Rectification for Random Forests
To rectify a random forest, we simply rectify each of its trees.
Example from a Real Dataset
For this example, we take the compas.csv dataset. We create a model using the hold-out approach (by default, the test size is set to 30%) and select a misclassified instance.
from pyxai import Learning, Explaining
learner = Learning.Scikitlearn("../dataset/compas.csv", problem_type='classification')
model = learner.evaluate(splitting_method=Learning.HOLD_OUT, model_type=Learning.RF, splitting_parameters={'random_state':0})
dict_information = learner.get_instances(model, n=1, indexes=Learning.TEST, is_correct=False, details=True, seed=2)

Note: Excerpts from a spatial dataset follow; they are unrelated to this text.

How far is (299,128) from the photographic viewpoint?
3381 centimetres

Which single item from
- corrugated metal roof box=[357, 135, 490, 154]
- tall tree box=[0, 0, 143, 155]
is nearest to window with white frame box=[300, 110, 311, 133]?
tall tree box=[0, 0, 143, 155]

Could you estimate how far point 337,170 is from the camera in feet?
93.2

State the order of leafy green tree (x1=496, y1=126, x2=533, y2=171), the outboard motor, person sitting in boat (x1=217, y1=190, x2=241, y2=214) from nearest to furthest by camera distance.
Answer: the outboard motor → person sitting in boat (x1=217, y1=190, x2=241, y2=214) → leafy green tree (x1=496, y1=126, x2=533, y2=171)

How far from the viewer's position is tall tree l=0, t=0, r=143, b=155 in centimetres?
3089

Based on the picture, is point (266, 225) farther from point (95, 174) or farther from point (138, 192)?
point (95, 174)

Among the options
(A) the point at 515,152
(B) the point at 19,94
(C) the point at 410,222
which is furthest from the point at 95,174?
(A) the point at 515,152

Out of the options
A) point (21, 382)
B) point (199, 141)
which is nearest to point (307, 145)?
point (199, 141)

instance = dict_information["instance"]
label = dict_information["label"]
prediction = dict_information["prediction"]
-------------- Information ---------------
Problem type: classification
Instances type: tabular
Labels type: classes
Dataset path: ../dataset/compas.csv
nFeatures (nAttributes, with the labels): 11
nInstances (nObservations): 6172
nLabels: 2
--------------- Model creation, fitting and evaluation ---------------
Splitting method: hold-out
Problem type: classification
Models type: random-forest
model_parameters: {}
--------- Evaluation Information ---------
For the evaluation number 0:
Metrics:
sklearn_confusion_matrix: [[636, 216], [313, 378]]
precision: 63.63636363636363
recall: 54.70332850940666
f1_score: 58.83268482490272
specificity: 74.64788732394366
true_positive: 378
true_negative: 636
false_positive: 216
false_negative: 313
accuracy: 65.71613739468567
Number of Training instances: 4629
Number of Testing instances: 1543
--------------- Explainer ----------------
For the split number 0:
**Random Forest Model**
nClasses: 2
nTrees: 100
nVariables: 71
--------------- Instances ----------------
Number of instances selected: 1
----------------------------------------------
We activate the explainer with the associated theory and the selected instance:
compas_types = {
"numerical": ["Number_of_Priors"],
"binary": ["Misdemeanor", "score_factor", "Female"],
"categorical": {"{African_American,Asian,Hispanic,Native_American,Other}": ["African_American", "Asian", "Hispanic", "Native_American", "Other"],
"Age*": ["Above_FourtyFive", "Below_TwentyFive"]}
}
explainer = Explaining.initialize(model, instance=instance, features_type=compas_types)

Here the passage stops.